Neoliberalism as the “antidote”?
Garland’s claim that neoliberal principles “may be the antidote” to mass incarceration is surprising, but extremely revealing and also enlightening. Garland’s evidence for this argument is former Prime Minister Margaret Thatcher who, Garland contended at the workshop, applied neoliberal cost-cutting policies to the penal sphere that caused a drop in the prison population.
Even setting aside the historical record, Garland’s claim is puzzling, but revealing, because he buys into the myth that neoliberal cost-efficiency is neutral and non-political. This is puzzling, to say the least. Comparing costs, doing cost-benefit analysis does not give neutral, objective policy outcomes. The neoliberal cost-benefit approach is inherently political and turns entirely on political decisions about measurement. It is extremely naïve to think that it would simply militate in favor of reducing prison populations!
The sad truth of the matter is that mass incarceration during this period of post-industrial economic depression, with real unemployment around 17.7% and nothing but a service economy left, can relatively easily be justified on a cost-benefit basis. It all depends on what value we place on intangibles like liberty, coercion, human capital, human misery, being unemployed, prison economies, the cost of crime, etc. To be crudely simplistic, it all depends on our calculation of expected crime (associated with prison releases), our valuation of crimes (what a murder or rape or robbery or marijuana use “costs” society), our measurement of human capital (what convicts’ life expectancies are worth), etc. You could probably flip the cost outcome based on a simple variation in the value of a statistical life!

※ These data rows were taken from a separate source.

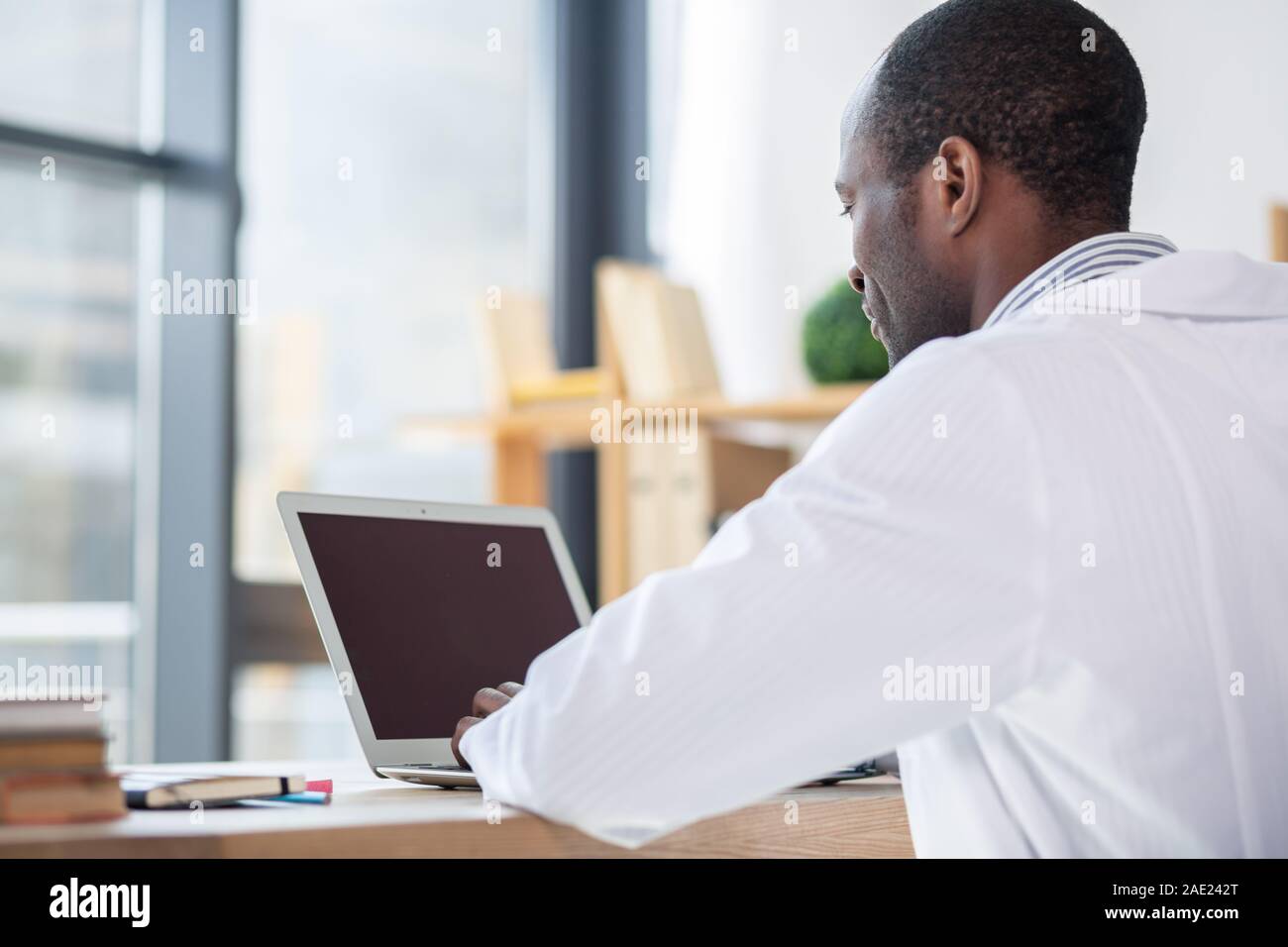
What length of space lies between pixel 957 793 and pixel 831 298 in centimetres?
247

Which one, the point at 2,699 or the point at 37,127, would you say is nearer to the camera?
the point at 2,699

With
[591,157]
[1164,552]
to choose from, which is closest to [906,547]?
[1164,552]

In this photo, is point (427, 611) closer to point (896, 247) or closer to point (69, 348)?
point (896, 247)

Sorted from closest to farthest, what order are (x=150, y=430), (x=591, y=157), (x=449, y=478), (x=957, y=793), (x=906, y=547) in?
(x=906, y=547), (x=957, y=793), (x=150, y=430), (x=449, y=478), (x=591, y=157)

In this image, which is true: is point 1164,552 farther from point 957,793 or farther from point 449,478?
point 449,478

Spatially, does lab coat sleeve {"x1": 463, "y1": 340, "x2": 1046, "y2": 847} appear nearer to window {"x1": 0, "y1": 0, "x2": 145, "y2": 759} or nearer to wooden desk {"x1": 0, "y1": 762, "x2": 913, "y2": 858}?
wooden desk {"x1": 0, "y1": 762, "x2": 913, "y2": 858}

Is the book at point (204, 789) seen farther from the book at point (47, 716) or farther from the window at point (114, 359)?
the window at point (114, 359)

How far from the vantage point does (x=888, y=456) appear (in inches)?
38.8

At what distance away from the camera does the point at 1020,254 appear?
50.9 inches

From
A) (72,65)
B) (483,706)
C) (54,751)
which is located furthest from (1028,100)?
(72,65)

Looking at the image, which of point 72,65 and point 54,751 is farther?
point 72,65

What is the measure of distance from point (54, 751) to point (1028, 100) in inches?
36.9

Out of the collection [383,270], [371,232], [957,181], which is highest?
[371,232]
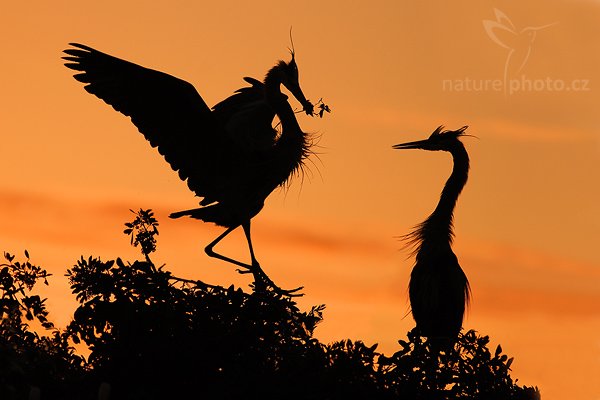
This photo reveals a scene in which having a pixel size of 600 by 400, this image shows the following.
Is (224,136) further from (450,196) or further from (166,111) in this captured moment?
Result: (450,196)

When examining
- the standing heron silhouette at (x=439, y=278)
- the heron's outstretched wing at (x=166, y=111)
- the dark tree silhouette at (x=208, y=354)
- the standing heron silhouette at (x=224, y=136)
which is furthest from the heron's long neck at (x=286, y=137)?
the dark tree silhouette at (x=208, y=354)

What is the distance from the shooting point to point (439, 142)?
1375 centimetres

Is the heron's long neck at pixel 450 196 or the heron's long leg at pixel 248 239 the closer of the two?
the heron's long leg at pixel 248 239

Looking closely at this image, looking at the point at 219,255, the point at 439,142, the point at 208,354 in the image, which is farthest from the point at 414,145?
the point at 208,354

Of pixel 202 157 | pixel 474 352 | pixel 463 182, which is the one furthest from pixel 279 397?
pixel 463 182

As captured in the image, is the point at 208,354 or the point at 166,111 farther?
the point at 166,111

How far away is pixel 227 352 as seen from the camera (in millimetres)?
8305

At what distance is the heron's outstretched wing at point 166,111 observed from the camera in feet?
37.0

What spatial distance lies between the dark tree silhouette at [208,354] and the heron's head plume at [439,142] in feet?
15.7

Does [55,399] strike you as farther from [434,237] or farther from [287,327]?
[434,237]

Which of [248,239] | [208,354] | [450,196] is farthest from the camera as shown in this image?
[450,196]

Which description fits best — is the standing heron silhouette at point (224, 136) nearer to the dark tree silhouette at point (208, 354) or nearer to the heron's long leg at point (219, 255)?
the heron's long leg at point (219, 255)

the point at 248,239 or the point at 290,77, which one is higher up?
the point at 290,77

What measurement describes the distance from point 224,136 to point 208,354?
14.3 feet
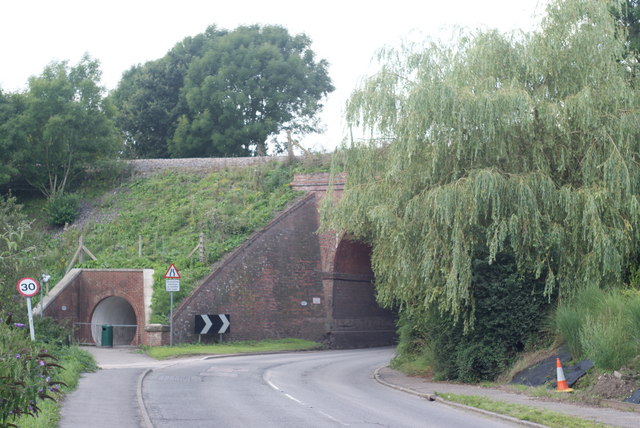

There is a larger political economic dimension within which mass incarceration is situated today. Within that political economy, cost-benefit analysis involves complex political decisions, not neutral costing or accounting principles(as if accounting principles were ever neutral!) As evidence, there are many who believe that our massive prison complex is cost-efficient on an economic basis. That is certainly what we are hearing from the northern counties of New York State, who are making it clear that prisons are their only viable economic activity.
The important point here is that neoliberal cost-benefit analysis is politically malleable. These matters involve politics, not neutral accounting (again, as if accounting itself were not politics!). In this sense, Garland’s suggestion that neoliberalism “may be the antedote” buys into the illusion of neoliberalism itself. And that too is clear error.
But useful, because it further underscores the fact that the simplistic argument that Garland projected onto my book – namely, that neoliberal policies of privatization and cost-benefit analysis have caused mass incarceration – is wrong. One would have to believe, as I do not, that neoliberal policies are outcome determinative in order to make such a naïve argument. What we need to focus on, instead, is the way in which neoliberalism plays with different understandings of the notion of liberty. That is the source of the inconsistencies that have been so detrimental to American politics.